Source document ::
- - - -

# ABBA vs. Supertramp



## Monadnock (May 27, 2017)

Two "sophisticated pop" groups enter, one leaves. Which one do you prefer?


----------



## stormgirl (May 21, 2013)

I would have to say ABBA. Supertramp had some great songs too, but they can't beat the versatility and endurance of ABBA!:happy:


----------



## LittleDreamer (Dec 11, 2016)

Supertramp because I feel more nostalgic listening to their songs


----------



## PenelopeS (Jul 14, 2017)

I don't think there is one pop-group that can match ABBA! I play through their records trying to find a bad song, no luck :tongue:


----------



## Cherry (May 28, 2017)

SUPERTRAMP!!!!! <3

I LOVE supertramp, and actually don't like ABBA at all!


----------



## Jaune (Jul 11, 2013)

I feel like this is the normie answer but I have a really soft spot for ABBA.


----------



## PowerShell (Feb 3, 2013)

ABBA. Supertramp is good, but I do like ABBA. This is a hidden gem that crosses into the glam rock genre that I really like:


----------



## ae1905 (Jun 7, 2014)

abba is symmetrical and the singers look better in spandex


----------



## telepariah (Jun 20, 2011)

Nothing against Supertramp, but... ABBA.


----------



## Literally Gone (Jul 2, 2017)

Supertramp without a doubt.


----------

- - - -

Task to complete :: Set down the forum thread on ABBA and Supertramp word for word, starting at "ABBA. Supertramp is" and ending at "(Jun 7, 2014)". Nothing in the listing is needed.

[Data excerpts]
- - - -

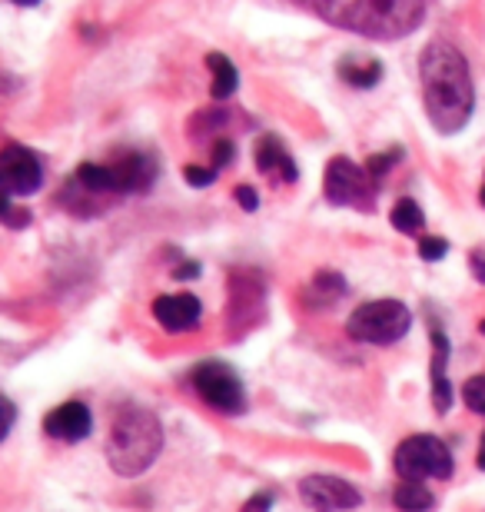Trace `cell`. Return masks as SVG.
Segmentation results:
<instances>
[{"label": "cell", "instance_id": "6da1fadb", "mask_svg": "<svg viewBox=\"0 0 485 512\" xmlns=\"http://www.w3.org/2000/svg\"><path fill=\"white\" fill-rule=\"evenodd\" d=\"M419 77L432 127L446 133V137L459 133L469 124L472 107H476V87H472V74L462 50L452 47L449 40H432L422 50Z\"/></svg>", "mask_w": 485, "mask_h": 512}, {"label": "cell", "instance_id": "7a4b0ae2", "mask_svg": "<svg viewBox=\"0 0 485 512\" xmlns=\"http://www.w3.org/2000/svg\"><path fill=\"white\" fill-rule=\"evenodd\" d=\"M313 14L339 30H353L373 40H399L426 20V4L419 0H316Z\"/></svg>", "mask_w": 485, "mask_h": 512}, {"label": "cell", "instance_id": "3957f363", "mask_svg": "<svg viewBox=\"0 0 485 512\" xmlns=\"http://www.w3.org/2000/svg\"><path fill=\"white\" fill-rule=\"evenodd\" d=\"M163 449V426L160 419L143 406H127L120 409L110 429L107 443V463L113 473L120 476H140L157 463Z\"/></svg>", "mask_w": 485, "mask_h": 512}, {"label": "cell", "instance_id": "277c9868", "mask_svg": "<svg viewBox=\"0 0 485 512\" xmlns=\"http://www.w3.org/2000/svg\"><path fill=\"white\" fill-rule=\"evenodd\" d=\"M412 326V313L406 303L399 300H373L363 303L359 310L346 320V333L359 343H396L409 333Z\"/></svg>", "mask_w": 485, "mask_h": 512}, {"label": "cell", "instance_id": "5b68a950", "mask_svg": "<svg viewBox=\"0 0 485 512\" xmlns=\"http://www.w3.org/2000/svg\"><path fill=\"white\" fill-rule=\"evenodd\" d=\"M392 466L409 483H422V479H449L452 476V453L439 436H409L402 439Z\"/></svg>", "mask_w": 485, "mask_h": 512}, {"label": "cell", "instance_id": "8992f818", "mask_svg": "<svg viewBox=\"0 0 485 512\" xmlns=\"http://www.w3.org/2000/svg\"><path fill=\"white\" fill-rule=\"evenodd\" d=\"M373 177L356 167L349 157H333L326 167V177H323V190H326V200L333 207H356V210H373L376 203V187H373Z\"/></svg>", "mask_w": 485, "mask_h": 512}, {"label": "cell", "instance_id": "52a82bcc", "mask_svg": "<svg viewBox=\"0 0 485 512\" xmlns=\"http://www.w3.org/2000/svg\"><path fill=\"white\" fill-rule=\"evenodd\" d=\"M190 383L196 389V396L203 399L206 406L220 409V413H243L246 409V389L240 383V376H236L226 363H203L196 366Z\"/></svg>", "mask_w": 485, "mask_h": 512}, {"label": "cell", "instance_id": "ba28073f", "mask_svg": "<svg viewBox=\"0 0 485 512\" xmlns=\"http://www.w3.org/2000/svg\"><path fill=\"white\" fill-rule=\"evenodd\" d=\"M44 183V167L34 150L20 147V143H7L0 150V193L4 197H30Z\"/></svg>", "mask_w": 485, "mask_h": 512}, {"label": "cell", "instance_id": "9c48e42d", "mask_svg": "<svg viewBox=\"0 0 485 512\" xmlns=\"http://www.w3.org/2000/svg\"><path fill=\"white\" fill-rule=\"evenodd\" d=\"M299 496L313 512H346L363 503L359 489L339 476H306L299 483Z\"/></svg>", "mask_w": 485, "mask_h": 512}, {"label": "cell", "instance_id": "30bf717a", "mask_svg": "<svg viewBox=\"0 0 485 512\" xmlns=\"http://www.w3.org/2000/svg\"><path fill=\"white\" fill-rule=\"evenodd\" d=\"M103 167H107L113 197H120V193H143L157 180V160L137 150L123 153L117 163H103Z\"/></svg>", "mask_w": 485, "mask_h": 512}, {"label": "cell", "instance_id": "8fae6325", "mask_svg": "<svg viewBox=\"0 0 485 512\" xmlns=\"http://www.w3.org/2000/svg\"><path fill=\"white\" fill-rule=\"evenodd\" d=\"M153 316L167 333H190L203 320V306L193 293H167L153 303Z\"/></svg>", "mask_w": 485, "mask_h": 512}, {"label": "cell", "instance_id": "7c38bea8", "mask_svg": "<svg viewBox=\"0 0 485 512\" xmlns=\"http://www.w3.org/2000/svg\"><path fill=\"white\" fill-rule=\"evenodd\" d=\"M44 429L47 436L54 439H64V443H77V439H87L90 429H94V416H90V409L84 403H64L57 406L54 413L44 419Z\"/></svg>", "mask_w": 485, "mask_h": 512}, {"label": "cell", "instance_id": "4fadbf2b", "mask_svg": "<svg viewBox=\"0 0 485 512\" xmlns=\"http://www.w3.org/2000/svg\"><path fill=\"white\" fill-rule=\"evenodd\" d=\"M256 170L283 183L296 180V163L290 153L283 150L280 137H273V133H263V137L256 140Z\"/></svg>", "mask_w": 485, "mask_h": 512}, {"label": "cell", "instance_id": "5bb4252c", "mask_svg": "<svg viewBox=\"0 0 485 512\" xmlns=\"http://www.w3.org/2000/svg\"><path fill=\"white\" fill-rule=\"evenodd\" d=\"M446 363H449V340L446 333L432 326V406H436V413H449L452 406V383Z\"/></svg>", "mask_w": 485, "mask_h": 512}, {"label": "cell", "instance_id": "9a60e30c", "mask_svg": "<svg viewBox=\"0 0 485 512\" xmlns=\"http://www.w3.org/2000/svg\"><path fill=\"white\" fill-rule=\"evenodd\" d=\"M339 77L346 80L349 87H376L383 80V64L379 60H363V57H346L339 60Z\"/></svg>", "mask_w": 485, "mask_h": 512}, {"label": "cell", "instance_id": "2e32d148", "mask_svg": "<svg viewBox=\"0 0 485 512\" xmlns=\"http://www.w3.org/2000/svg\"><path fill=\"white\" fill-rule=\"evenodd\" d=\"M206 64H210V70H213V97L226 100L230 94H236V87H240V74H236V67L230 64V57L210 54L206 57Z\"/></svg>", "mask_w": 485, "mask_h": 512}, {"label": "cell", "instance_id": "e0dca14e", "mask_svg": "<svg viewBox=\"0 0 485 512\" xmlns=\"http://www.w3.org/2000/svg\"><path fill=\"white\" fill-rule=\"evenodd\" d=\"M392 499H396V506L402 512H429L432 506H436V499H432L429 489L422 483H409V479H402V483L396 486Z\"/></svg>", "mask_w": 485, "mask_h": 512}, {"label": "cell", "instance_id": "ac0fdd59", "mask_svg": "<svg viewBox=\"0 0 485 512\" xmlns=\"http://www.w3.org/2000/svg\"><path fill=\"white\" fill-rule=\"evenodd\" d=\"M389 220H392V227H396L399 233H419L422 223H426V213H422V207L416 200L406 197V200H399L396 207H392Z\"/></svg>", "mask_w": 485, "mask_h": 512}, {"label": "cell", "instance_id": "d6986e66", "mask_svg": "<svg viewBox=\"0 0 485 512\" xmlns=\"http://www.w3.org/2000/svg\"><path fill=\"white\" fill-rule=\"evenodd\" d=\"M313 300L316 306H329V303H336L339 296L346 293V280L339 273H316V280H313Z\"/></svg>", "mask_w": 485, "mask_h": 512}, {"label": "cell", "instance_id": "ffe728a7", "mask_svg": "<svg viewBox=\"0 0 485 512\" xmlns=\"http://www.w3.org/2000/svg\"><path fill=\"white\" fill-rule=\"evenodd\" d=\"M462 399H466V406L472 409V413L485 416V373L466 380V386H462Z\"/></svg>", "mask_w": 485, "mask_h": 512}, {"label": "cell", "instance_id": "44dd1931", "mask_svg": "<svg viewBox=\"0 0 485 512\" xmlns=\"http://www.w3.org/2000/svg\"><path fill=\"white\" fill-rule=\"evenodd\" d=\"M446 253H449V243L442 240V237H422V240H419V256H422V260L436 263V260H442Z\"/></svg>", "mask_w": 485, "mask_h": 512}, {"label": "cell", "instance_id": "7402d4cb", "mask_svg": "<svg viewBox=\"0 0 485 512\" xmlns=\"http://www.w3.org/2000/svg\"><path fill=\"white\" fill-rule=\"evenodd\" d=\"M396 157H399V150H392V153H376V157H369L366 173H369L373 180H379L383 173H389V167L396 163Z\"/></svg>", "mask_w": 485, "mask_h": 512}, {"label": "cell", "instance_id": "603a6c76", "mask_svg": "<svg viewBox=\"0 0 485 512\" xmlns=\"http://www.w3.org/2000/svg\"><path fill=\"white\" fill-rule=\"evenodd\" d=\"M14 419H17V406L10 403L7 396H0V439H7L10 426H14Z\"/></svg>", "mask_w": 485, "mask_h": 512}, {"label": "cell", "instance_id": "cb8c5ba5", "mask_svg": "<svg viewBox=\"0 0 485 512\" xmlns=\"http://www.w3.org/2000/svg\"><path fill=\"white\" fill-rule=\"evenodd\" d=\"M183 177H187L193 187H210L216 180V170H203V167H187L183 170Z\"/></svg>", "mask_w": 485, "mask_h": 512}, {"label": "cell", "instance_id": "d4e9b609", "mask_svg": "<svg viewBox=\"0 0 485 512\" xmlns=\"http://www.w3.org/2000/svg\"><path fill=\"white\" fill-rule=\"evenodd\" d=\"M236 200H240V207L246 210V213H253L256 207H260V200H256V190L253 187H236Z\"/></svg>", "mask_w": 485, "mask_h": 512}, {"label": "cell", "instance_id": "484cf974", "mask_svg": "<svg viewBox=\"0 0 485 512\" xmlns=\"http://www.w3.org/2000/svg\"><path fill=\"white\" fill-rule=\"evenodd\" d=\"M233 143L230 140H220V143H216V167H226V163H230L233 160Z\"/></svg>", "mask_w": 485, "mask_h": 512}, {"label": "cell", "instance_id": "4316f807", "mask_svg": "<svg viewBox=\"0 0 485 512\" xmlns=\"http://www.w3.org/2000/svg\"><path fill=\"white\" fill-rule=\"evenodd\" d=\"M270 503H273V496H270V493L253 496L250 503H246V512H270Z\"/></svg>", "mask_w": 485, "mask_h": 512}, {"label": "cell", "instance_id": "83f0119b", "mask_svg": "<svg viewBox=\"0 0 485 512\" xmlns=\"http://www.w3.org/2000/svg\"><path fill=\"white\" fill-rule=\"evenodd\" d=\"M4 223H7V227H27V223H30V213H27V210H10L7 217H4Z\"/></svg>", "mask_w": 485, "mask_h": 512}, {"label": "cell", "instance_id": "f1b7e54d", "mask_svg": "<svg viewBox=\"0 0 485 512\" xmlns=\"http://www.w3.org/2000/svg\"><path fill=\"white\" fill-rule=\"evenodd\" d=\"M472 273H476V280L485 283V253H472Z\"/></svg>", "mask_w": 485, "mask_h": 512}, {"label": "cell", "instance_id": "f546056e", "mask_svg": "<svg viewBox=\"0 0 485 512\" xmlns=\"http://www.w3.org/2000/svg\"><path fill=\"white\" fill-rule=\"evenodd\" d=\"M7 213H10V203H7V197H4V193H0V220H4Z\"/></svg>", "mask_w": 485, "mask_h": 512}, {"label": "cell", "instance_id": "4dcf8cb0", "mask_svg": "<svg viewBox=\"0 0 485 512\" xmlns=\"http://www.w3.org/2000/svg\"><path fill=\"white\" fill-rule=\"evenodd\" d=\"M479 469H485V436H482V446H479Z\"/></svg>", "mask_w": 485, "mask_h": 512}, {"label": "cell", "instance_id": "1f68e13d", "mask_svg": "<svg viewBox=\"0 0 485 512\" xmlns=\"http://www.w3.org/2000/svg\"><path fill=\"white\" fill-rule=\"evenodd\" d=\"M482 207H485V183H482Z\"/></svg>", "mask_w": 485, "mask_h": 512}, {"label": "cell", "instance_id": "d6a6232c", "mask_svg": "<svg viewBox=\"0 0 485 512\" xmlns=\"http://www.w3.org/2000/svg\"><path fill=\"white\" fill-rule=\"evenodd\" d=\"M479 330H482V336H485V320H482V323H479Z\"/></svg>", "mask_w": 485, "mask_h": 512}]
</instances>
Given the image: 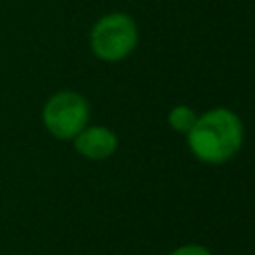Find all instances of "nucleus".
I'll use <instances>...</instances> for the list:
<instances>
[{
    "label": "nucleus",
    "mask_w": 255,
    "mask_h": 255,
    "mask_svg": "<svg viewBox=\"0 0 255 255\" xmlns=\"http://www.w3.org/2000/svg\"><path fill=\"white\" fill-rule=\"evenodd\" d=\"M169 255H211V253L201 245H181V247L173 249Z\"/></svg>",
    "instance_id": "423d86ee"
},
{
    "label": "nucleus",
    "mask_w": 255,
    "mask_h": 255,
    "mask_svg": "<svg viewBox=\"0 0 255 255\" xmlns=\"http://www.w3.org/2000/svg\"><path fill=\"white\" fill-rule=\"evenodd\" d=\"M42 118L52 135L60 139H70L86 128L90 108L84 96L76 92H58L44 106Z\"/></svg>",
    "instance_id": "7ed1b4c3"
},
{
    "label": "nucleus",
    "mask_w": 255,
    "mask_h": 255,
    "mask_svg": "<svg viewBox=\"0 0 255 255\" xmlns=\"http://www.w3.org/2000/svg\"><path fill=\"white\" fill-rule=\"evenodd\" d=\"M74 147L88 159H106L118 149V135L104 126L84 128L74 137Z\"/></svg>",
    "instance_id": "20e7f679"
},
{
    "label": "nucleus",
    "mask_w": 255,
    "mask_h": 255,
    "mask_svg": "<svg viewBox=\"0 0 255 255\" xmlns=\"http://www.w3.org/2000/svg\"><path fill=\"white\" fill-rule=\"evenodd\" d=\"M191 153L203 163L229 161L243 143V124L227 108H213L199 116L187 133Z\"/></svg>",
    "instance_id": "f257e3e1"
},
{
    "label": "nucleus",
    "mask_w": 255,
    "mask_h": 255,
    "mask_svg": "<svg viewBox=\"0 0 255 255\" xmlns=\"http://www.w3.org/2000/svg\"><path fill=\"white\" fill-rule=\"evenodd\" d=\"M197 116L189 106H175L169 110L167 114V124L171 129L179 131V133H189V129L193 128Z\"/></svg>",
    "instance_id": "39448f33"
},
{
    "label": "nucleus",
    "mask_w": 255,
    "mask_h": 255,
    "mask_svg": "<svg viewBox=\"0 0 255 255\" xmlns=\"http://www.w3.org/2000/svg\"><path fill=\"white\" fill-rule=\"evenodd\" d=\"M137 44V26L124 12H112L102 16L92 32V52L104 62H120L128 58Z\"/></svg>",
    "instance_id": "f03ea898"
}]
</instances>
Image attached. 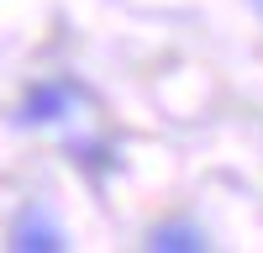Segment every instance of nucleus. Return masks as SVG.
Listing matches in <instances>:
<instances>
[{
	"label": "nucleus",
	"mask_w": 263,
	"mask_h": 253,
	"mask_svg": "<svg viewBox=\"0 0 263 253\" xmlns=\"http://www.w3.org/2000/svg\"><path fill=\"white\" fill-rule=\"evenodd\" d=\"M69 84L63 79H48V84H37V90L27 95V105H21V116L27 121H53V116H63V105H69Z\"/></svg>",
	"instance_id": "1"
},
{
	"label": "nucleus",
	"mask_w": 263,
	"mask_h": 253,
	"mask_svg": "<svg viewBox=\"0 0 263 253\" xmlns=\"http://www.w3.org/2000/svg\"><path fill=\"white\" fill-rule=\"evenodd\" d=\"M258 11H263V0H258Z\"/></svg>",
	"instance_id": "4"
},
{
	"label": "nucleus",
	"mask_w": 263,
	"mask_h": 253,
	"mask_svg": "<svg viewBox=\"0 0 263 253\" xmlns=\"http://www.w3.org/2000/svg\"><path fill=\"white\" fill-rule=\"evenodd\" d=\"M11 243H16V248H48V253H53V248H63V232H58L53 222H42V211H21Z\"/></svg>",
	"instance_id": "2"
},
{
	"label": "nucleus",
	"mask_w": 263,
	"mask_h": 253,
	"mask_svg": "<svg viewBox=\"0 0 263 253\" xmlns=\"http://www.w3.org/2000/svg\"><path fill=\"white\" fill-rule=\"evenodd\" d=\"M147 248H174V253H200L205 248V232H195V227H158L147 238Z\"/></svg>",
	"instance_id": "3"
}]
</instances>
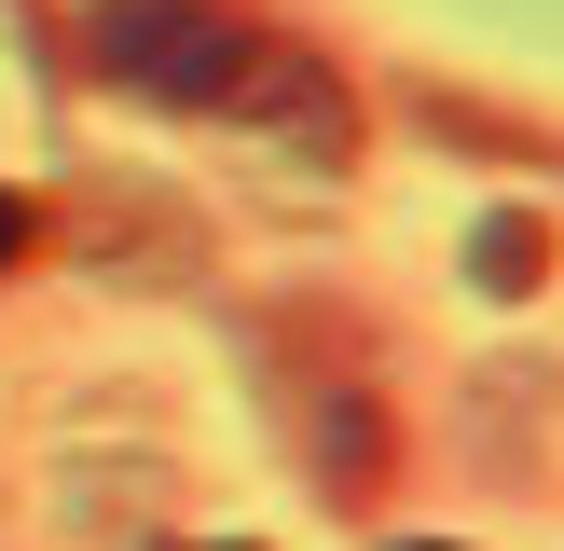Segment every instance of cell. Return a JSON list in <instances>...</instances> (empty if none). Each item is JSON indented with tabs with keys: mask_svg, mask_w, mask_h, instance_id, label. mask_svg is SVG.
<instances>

- - - -

Exercise output ::
ABBA. Supertramp is good, but I do like ABBA. This is a hidden gem that crosses into the glam rock genre that I really like:


----------



## ae1905 (Jun 7, 2014)